On 1 October 2015, the competition law provisions of the Consumer Rights Act 2015 (CRA) came into force. This marks the culmination of a series of changes to the competition law enforcement landscape in England and Wales which has taken place over recent years. The principal purpose of these amendments is to encourage greater private enforcement of competition law, in particular, by individuals and small-to-medium enterprises (SMEs). The main changes brought by the CRA are:
- Changes to the powers of the Competition Appeal Tribunal (CAT) to make it the forum of choice for competition law claims in the UK;
- The introduction of an ‘opt-out’ collective claim procedure for competition matters to operate in parallel with the existing ‘opt-in’ claim procedure before the CAT;
- The introduction of collective settlement mechanisms before the CAT; and
- The Competition and Markets Authority (CMA) will possess the ability to approve voluntary redress schemes.
The CAT will be given the power to hear standalone claims (i.e. those claims that are not based on a prior infringement decision by a competition authority) as well as the ability to hear follow-on actions (i.e. claims that must be based on a prior infringement decision by a competition authority).The CAT has also been given power to grant injunctions under similar conditions to those applicable in the High Court. Alongside these reforms, the CAT’s limitation periods will be aligned to those of the High Court. The CRA provides for the amendments of the CAT rules to reflect these changes. The new CAT rules also came into force on 1 October 2015.
A secondary aspect of the reforms is to create an efficient and cost-effective procedure for recovery of damages incurred as a result of competition law infringements. A new fast-track procedure will be introduced before the CAT. Under the new CAT rules, a hearing will be fixed within a maximum period of six months from the date of the procedure being applied and the total amount of recoverable costs will be capped on a case-by-case basis.
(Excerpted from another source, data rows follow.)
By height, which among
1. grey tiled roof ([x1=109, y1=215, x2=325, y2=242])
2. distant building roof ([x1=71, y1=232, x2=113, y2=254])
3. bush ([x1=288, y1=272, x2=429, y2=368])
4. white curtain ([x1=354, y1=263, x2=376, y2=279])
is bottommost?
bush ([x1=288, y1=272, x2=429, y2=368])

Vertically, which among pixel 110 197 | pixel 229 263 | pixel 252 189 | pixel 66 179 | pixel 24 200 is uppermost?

While it was originally envisaged that the procedure would be principally for the benefit of SMEs, there is no such limitation in the CRA.
In 2002, the CAT was given the power to hear ’opt-in’ collective claims in relation to competition law infringements. That procedure has however only been used in one 2007 case (The Consumers Association v JJB Sports Plc) – the reasons for the lack of use of this procedure have been well-rehearsed and involve, among other matters, the difficulties of identifying potential claimants and persuading them to participate in a group action. In order to address these issues, the CRA introduces a new ‘opt-out’ collective claim procedure for both follow-on and standalone competition claims. The procedure is available for both individuals and businesses.
All UK-domiciled parties falling within the class will be bound by the outcome of an action unless they actively opt-out of the class. By contrast, non-UK domiciled individuals and businesses must actively opt-in to the class, if they wish to participate in the proceedings and indeed any settlement. Opt-out claims will be heard by the CAT only and will apply in parallel to the existing opt-in procedures before the CAT. Collective proceedings must undergo a certification process by the CAT and safeguards have also been put in place in order to ensure that the perceived ’excesses‘ of a US-style class action culture are not replicated as a result of these provisions.
Collective settlement procedures before the CAT
A collective settlement mechanism has also been introduced to give parties to opt-out collective procedures the ability to settle such claims. From the perspective of the claimants, this provides a mechanism to obtain early satisfaction of their claims without substantial legal costs being incurred. From the defendant’s perspective, this provides a means to bring an end to litigation involving numerous and unspecified claimants, potentially located worldwide.
Details of the claims and the terms of the settlement must be provided to the CAT which will give its approval to the scheme – provided it considers the terms are ’just and reasonable’. A collective settlement approved by the CAT is binding on all persons falling within the class of persons described in the collective proceedings provided that they are domiciled in the United Kingdom (and have not opted out of those proceedings). Non-UK domiciled claimants who have opted into those proceedings can also be beneficiaries of the procedure. This new settlement procedure does not affect the existing right to settle opt-in collective proceedings.
Voluntary redress schemes before the CMA
In parallel with the CAT reforms mentioned above, the CRA also gives the CMA the power to approve voluntary redress schemes. The scheme will enable companies who are or are likely to be subject to a competition law infringement decision by the CMA or the European Commission to agree a scheme of compensation for those harmed by their conduct in return for a reduction of up to 20% on the fine imposed by the CMA (where appropriate). The voluntary redress scheme is effectively a form of ADR which operates alongside litigation options for recovery of damages.
These reforms will address the issues which have thus far restricted the CAT from fulfilling its potential as the forum of choice for private enforcement claims. It seems highly likely that these reforms will give rise to increased levels of competition law litigation. While the various amendments appear to favour claimants by making it easier and more cost-effective to bring collective actions, they also represent an opportunity for companies involved in competition infringements to achieve an early and advantageous resolution of complex and potentially wide-ranging and costly litigation. Early resolution of such claims is also likely to have reputational benefits or at the least, to diminish some of the reputational damage inevitably associated with competition law infringements and claims.